(AIM OF THE TASK)
Reproduce verbatim everything from the line containing "Which item is" down to the line containing "95238 millimetres", with both of those lines included.

(DATA EXCERPTS)

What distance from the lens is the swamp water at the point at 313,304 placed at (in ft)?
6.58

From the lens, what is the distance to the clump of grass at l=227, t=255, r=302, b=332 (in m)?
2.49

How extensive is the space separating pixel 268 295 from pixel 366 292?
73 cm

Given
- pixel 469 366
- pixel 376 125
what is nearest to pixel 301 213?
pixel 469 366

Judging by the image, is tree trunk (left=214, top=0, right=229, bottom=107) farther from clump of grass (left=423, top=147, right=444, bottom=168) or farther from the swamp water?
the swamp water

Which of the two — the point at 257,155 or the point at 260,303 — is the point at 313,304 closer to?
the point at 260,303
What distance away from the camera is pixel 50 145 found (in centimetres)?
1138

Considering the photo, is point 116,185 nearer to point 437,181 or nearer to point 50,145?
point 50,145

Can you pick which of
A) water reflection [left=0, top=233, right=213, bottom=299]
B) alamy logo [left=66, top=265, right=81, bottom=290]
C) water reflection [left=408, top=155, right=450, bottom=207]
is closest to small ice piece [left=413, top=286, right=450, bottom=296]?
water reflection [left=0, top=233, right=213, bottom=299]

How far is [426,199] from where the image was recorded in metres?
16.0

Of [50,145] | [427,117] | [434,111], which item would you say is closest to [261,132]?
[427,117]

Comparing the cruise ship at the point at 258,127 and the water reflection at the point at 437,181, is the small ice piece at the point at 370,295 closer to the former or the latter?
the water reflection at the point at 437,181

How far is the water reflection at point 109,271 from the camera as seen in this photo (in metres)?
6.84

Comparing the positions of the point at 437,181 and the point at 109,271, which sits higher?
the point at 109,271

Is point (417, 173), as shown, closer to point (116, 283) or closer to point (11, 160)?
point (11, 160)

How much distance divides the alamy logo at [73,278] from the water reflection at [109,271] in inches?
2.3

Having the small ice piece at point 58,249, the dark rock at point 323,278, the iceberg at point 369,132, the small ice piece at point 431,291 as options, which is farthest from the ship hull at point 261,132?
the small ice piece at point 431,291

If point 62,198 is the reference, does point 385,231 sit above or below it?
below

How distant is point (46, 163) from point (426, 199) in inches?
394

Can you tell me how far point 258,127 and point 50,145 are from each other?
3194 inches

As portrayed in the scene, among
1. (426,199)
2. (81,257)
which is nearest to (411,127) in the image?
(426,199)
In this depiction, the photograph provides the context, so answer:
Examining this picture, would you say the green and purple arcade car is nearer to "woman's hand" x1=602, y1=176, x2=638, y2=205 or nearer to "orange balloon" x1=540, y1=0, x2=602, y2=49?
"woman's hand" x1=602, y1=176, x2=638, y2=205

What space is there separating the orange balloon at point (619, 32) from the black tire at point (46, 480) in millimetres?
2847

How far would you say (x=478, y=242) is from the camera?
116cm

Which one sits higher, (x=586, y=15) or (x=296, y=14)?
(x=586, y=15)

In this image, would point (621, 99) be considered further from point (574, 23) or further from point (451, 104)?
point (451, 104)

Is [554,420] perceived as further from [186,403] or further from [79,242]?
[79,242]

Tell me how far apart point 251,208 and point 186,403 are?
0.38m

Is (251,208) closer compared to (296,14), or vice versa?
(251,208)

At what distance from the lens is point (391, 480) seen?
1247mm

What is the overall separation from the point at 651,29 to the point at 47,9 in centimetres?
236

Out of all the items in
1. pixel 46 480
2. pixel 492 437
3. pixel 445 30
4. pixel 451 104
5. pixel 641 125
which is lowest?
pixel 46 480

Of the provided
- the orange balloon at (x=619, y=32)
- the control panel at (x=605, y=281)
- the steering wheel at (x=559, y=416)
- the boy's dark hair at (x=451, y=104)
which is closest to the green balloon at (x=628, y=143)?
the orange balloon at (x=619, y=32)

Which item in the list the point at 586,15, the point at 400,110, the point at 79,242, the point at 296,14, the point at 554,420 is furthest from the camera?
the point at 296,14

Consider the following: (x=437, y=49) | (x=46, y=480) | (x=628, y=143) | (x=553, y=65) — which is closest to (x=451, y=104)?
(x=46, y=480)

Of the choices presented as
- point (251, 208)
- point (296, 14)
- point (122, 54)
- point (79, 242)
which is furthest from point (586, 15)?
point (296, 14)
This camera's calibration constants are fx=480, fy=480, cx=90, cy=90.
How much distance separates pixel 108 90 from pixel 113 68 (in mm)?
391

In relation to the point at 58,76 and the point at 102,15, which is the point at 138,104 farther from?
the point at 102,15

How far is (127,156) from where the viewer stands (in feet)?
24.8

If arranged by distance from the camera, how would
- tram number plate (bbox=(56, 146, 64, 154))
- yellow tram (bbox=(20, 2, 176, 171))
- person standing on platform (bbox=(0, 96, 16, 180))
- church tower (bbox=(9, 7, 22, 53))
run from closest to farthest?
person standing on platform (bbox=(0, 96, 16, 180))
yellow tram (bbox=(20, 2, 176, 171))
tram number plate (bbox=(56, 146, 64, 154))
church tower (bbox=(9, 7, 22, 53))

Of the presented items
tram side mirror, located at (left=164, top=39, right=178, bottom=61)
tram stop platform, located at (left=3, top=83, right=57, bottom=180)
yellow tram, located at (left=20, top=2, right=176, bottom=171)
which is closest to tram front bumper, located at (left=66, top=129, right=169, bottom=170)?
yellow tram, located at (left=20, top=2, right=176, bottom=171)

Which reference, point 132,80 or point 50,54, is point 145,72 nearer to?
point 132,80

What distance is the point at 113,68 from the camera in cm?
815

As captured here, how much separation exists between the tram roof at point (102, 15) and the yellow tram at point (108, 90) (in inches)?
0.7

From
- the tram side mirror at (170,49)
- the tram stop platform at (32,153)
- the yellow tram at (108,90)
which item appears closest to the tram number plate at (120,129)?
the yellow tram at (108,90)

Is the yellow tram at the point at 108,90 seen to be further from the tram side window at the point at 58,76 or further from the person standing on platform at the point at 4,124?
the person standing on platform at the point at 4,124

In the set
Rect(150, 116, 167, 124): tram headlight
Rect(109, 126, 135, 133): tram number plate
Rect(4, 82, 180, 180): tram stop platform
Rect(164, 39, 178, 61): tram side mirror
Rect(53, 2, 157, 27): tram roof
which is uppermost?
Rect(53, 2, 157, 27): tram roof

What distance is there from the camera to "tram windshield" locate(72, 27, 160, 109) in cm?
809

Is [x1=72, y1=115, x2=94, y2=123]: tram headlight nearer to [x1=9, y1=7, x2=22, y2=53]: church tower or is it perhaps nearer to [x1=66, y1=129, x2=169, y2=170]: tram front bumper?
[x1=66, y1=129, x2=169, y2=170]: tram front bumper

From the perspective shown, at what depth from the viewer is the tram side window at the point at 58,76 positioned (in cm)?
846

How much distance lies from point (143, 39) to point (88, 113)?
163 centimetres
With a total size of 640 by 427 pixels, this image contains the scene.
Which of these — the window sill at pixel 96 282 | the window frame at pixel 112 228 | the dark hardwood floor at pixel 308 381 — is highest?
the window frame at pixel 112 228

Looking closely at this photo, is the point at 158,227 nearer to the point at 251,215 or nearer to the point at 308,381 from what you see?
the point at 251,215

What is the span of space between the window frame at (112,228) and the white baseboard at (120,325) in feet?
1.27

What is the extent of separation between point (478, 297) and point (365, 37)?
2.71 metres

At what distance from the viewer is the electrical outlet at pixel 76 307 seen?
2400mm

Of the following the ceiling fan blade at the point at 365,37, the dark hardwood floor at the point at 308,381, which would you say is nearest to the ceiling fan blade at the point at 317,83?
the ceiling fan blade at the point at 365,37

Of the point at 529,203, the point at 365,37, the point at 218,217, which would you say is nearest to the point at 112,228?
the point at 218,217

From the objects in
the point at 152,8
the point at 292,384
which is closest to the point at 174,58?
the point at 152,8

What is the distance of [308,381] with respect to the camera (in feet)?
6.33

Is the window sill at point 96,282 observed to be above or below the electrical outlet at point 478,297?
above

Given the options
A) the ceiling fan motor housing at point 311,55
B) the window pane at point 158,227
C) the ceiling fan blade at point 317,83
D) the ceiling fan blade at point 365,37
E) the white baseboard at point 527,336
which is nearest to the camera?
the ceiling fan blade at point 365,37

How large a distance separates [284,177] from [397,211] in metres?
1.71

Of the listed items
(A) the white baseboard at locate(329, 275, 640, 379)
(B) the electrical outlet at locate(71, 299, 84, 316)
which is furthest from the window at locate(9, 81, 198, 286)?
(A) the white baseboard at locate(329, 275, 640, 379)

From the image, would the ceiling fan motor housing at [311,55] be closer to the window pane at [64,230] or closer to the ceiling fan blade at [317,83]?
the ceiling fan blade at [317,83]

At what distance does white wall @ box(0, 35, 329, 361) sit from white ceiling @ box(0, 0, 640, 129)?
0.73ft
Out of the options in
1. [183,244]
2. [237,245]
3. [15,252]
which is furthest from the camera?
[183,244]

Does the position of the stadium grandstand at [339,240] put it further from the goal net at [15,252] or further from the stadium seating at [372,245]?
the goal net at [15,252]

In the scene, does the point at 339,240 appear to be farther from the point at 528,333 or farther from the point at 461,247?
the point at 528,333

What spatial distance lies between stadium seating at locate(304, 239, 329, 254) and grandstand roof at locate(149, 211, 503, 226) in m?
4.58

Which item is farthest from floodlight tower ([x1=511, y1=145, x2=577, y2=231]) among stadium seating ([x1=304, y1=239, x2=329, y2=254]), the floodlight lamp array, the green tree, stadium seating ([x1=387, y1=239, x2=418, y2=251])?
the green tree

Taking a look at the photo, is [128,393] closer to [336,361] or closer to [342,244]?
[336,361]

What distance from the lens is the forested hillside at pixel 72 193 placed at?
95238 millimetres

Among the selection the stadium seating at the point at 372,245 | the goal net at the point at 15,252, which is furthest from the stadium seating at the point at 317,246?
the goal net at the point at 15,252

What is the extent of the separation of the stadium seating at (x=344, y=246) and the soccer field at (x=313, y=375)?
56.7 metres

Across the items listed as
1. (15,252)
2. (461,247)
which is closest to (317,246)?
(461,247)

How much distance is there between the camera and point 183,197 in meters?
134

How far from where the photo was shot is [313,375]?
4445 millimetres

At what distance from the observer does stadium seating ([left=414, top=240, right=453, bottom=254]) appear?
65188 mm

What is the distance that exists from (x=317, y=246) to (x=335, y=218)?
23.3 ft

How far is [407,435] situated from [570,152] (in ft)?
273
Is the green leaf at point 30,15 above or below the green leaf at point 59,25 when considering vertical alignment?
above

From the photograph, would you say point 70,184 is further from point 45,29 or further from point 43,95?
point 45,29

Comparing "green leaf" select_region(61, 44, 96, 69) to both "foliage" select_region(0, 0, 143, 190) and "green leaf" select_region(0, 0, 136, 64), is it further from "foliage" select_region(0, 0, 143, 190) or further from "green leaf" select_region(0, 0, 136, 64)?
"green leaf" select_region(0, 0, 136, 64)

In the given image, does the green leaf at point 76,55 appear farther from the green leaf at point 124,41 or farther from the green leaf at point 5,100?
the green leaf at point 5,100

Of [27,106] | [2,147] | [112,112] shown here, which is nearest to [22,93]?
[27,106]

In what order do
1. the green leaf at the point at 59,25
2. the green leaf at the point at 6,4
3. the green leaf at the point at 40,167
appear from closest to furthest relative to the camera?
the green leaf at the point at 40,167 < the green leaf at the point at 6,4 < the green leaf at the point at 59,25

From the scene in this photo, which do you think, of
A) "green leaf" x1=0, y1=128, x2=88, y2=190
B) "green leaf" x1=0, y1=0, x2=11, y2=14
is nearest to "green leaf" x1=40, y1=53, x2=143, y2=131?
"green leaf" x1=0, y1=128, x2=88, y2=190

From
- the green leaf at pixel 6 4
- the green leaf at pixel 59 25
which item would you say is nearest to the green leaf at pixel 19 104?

(OUTPUT FOR THIS TASK)
Which item is farthest from floodlight tower ([x1=511, y1=145, x2=577, y2=231]) among stadium seating ([x1=304, y1=239, x2=329, y2=254]), the floodlight lamp array, the green tree, stadium seating ([x1=387, y1=239, x2=418, y2=251])?
the green tree

Taking a look at the photo, is [128,393] closer to [336,361] or closer to [342,244]?
[336,361]

What distance from the lens is the forested hillside at pixel 72 193 placed at?
95238 millimetres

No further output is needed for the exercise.